AHIS G8916 Meyer Schapiro and the Practice of Art History
R. Harrist
M 9-10:50, 934 Schermerhorn
The goal of this graduate seminar will be to systematically read Meyer Schapiro's most important works, which remain vital to the historiography of many field of art history, theory, and criticism. One of the few offerings in the department's graduate curriculum that will cut across fields of specialization, the seminar will be organized around a series of presentations by member of the faculty of the Department of Art History and Archaeology from a wide range of fields. Students also will make extensive use of the Schapiro Collection in the division of Rare Books and Manuscripts in Butler Library which encompasses over 600 boxes of Schapiro's notebooks, research materials, unpublished essays, and works of art by Schapiro, who was a gifted draftsman and painter.

Core Graduate Courses

Required courses for first-year MA and MODA students.

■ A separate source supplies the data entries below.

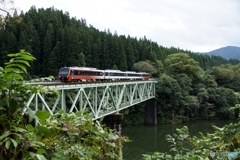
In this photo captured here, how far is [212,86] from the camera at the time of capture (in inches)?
1681

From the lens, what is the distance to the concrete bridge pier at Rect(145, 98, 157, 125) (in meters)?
38.5

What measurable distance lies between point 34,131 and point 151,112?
37.5m

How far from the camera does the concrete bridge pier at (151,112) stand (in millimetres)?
38469

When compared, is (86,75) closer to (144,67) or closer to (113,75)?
(113,75)

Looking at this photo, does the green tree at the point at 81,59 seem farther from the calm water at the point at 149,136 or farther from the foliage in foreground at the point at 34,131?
the foliage in foreground at the point at 34,131

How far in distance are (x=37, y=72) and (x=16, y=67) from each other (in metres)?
40.2

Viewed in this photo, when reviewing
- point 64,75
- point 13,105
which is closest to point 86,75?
point 64,75

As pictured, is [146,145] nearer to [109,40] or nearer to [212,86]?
[212,86]

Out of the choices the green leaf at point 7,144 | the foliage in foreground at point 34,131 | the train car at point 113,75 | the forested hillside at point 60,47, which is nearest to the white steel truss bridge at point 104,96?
the train car at point 113,75

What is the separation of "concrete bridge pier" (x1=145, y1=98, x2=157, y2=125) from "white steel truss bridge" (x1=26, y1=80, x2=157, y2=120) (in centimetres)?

AHIS G8991 Curatorial Colloquium
K. Minturn
M 4:10-6pm, 930 Schermerhorn
The Curatorial Colloquium is taken in the second semester of study and is required for the completion of the MA in Modern Art: Critical and Curatorial Studies. The course introduces students to the history, theory and practice of object collection and display as well as to exhibitions such as Documenta and the various international biennials. The course is designed to allow for guest presentations on particular issues by curators and museum professionals, just as it draws on the expertise and participation of Columbia faculty. The aim is to develop students' critical thinking and for them to learn directly from leading practitioners in the exhibition and display of modern and contemporary art. In addition to department faculty, curators from MoMA, the Whitney, the International Center for Photography, and other institutions regularly participate in the colloquium.

AHIS G8892 Materials and Practices of Art History
F. Baumgartner
R 4:10-6pm, 930 Schermerhorn
Required course for all first-year MA students. This course examines the range of practices associated with art history. It is structured in three parts: part 1 sets the stage through a historical and theoretical examination of the institutions of art; part 2 looks at art history and its dynamic with curatorship, art criticism, connoisseurship and conservation; and part 3 explores the recent developments of museum education and art history in the digital age. While the course is based on the critical reading of primary sources and recent scholarship, it also includes guest presentations and draws on the participation of Columbia faculty.